* _Estratto della pagina_

════════════════════

A suo tempo ci era sembrato abnorme che Craxi si fosse convinto che era meglio morire in esilio volontario piuttosto che rischiare il carcere e il processo in Italia (gli erano evidentemente ben chiare sia la realtà delle carceri che quella della giustizia), così come ci era apparsa poco credibile l’accusa ad Andreotti di collusione mafiosa. Non ci sembravano cose normali.
Ci sbagliavamo, perché con Tangentopoli e l’indebolimento della politica si era man mano affermato il potere politico-giudiziario della magistratura. La cui conseguenza pratica si chiama giustizialismo, nome brutto di più brutta cosa, per parafrasare Salvemini. Di fatto, non ci si limitava a perseguire i reati più o meno presunti né a colpire, a ragione o a torto, personaggi di spicco, ma si smontava senza troppi complimenti l’assetto stesso della cosiddetta prima repubblica. Molti magistrati da allora hanno promosso inchieste alla prova dei fatti inconsistenti, ma che almeno in partenza hanno fatto clamore (si pensi ad esempio alle numerose iniziative giudiziarie contro Berlusconi) producendo da una parte visibilità mediatica per gli accusatori e disdoro e danni per gli accusati. I più noti in tal senso sono certamente Henry John Woodcock e Antonio Ingroia, ma la schiera degli “imitatori” è fitta, come fitti sono i loro flop.
L’ultimissimo di cui si è avuta notizia in questi giorni, oltre alla conclusione “per non aver commesso il fatto”, dopo nove anni di supplizio, dell’incredibile vicenda giudiziaria del generale Mori, è quello del cosiddetto “Sistema Sesto”. Dopo che già nel dicembre del 2015 era stato assolto Filippo Penati, ex presidente della Provincia di Milano ed ex sindaco di Sesto San Giovanni, oltre che ex braccio destro di Pier Luigi Bersani, con la formula “il fatto non sussiste”, ora è stato prosciolto anche l’architetto Renato Sarno, indagato per cinque anni con l’accusa di “concussione per induzione”. Secondo la Procura di Monza il tecnico avrebbe intascato nel 2009 dal costruttore Edoardo Caltagirone, interessato ad ottenere una variante edilizia dal Comune di Sesto, una tangente di oltre 326mila euro a fronte di prestazioni professionali inesistenti. Accusa ora dichiarata inconsistente dalla Procura milanese. Dunque: Penati assolto, Sarno prosciolto, il “Sistema Sesto” inesistente. Allora non è successo niente? Al contrario, è successo molto. Come per il generale Mori.

════════════════════

* _Estratto dei dati_

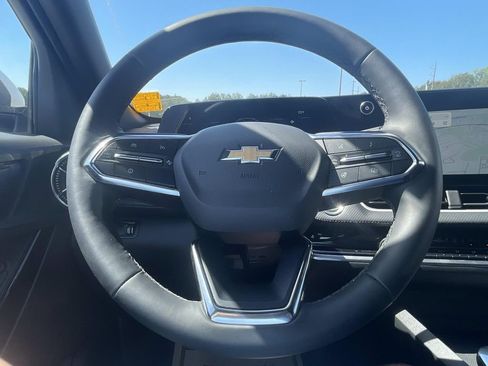 New 2026 Chevrolet Equinox LT FWD image 26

════════════════════

* _Esercizio da svolgere_
Secondo l'estratto della pagina, per quanti anni è stato indagato l'architetto Renato Sarno prima di essere prosciolto?

* _Risposta all'esercizio_
Per cinque anni.